In February 1986 the company was renamed "Aryt Optronic Industries Ltd." That April it raised $6 million through a share offering in the United States, where it traded over-the-counter. At the end of 1988, the operations of Aryt Optronic Industries and Ophir Optics were merged under joint management at a single site in the Har Hotzvim industrial park in Jerusalem.

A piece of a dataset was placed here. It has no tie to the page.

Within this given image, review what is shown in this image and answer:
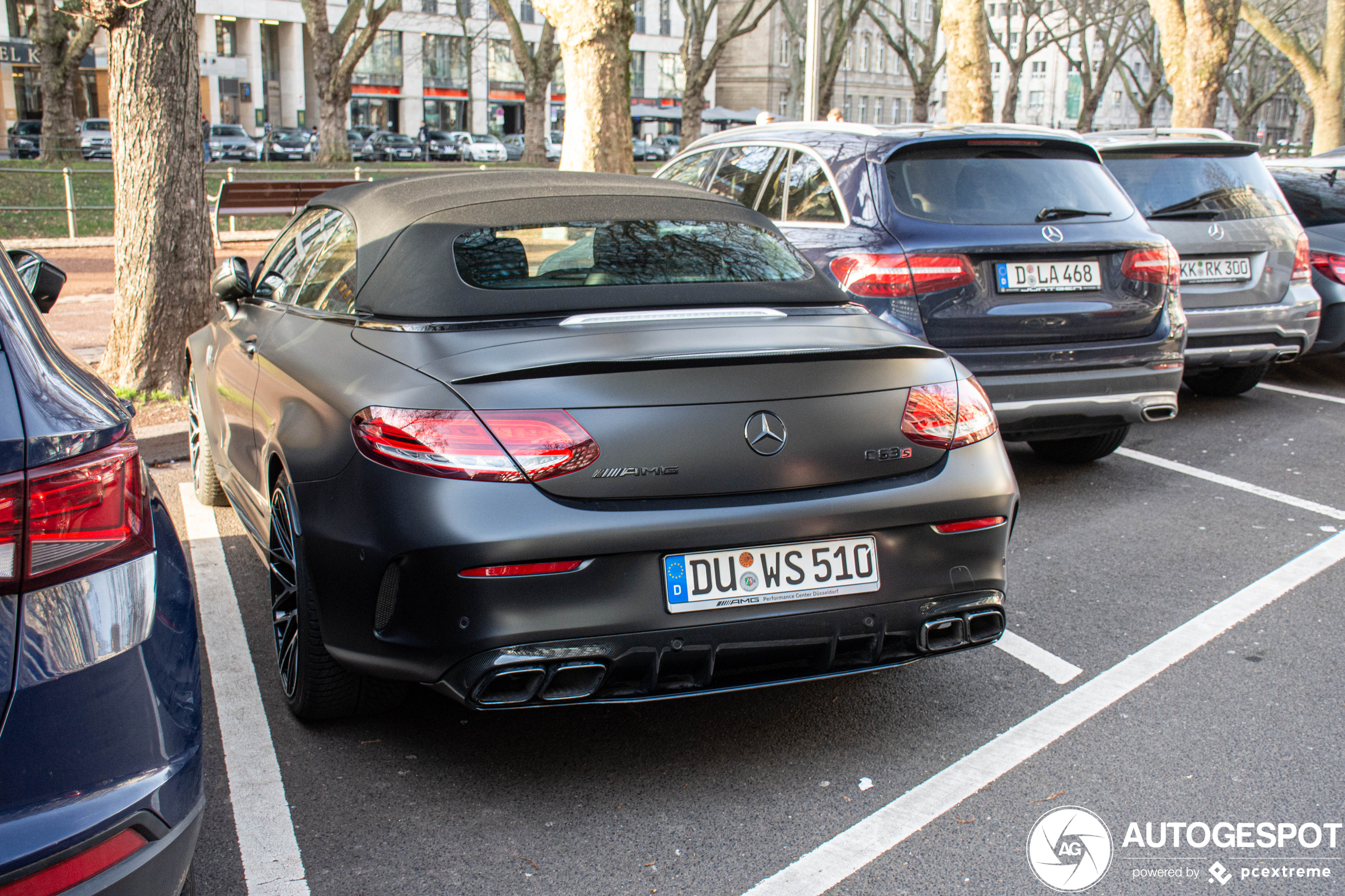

=== Change of business focus (1989–1992) ===
In October 1989 David Kolitz purchased, for $1.65 million, the 20% stake in Aryt held by the Koor concern. Roughly two months later he sold control of Aryt to a company called "Yishtak" for about $5 million. A series of transactions followed with an investment company called "Geotek", which held several civilian and defense companies in Israel and the United States. Aryt's own industrial activity effectively ceased around this time, and from 1991 most of its assets consisted of shares and convertible bonds in Geotek.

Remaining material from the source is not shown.